Traditional Wi-Fi offload can take a year or more to set up and cost hundreds of thousands of dollars in labor costs, with lengthy negotiations involving lawyers and accountants. That's why Wi-Fi offload has mostly been limited to very high-traffic locations like airports and stadiums. The focus here is making it easy on the venue – as easy as listing a spare bedroom on Airbnb, Gajwani suggested.
Google operates Google Fi, which uses T-Mobile’s network for cellular connections; Google Fi will be among the first to use Orion Wifi, along with Republic Wireless, another “Wi-Fi first” type of company. They’re in conversations with others and have approached the Big 3 wireless carriers, but it’s a little too early for them to sign on, according to Gajwani.
Orion Wifi also is working with Wi-Fi manufacturers like Cisco, CommScope (Ruckus) and Juniper Mist to make sure Orion Wifi is compatible and easy to deploy with their gear. Boingo is using Orion Wifi to expand its connectivity offering to travelers and visitors across its U.S. footprint, and commercial real estate entities like 5G LLC, GigaMonster, CA Ventures, Single Digits and Connectivity Wireless are poised to enable Orion Wifi at venues across the country.
The role of CBRS
What about using Citizens Broadband Radio Services (CBRS) to connect venues?
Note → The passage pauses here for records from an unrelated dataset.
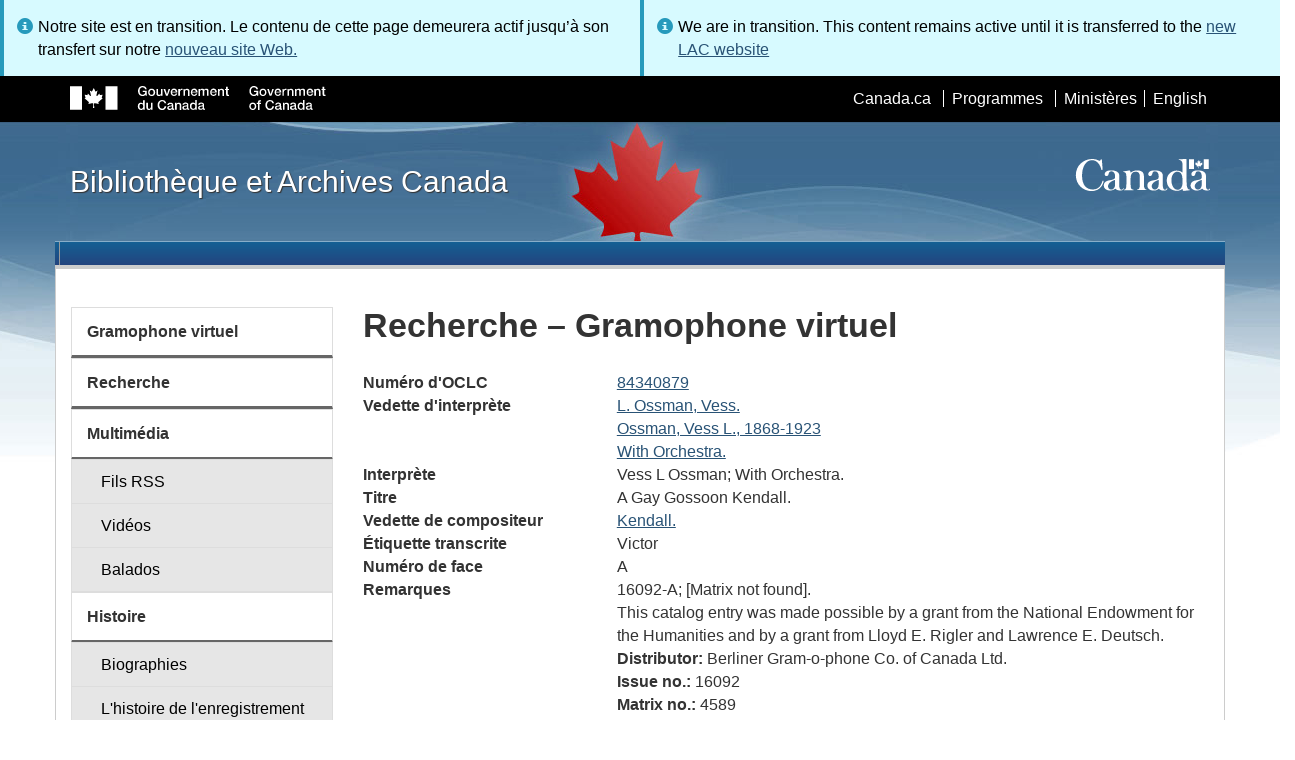

--- FILE ---
content_type: text/css
request_url: https://www.bac-lac.gc.ca/_layouts/15/ItemDisplay/ItemDisplay.css
body_size: 688
content:
@media (min-width:641px)
{
    .resultDL {
        width: 100%;
        overflow: hidden;
        padding: 15px;
        margin: 0;
    }

        .resultDL dt {
            float: left;
            width: 30%;
            padding: 0;
            margin: 0;
        }

            .resultDL > dt + dd {
                float: left;
                width: 70%;
                padding: 0;
                margin: 0;
            }

        .resultDL dd {
            float: left;
            width: 70%;
            padding: 0;
            margin: 0;
            margin-left: 30%;
        }
}

@media (max-width:641px)
{
    .resultsTitles {
        float: left;
        width: 100%;
        padding: 0;
        margin: 0;
    }

    .resultsContent {
        float: left;
        width: 100%;
        padding: 0;
        margin: 0;
    }
}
Google is a big supporter of CBRS; it’s operating as a Spectrum Access System (SAS) administrator. It fills needs that Wi-Fi and licensed LTE/5G do not. And Gajwani said if someone is considering CBRS – or a distributed antenna system (DAS), for that matter – to improve connectivity, Orion Wifi won’t change that decision. CBRS will be a big step up from Wi-Fi for some use cases, he said.
But it’s not “either/or.” If a venue has an existing Wi-Fi network, it should turn on Orion Wifi as well, according to Gajwani. “Orion Wifi is a great complement to DAS or CBRS,” he said. “It adds another layer of connectivity, and it’s ‘free revenue’ from your existing Wi-Fi asset.”
In the long term, the expectation is that most locations in the U.S. will be served by a healthy combination of Wi-Fi, CBRS and licensed 5G, he said. “You’ve got to use all the spectrum. When many high-quality privately-owned networks are available, carriers will need an efficient way to utilize ‘wholesale’ capacity to complement their proprietary RANs. That’s the problem we’re trying to solve with Orion Wifi.”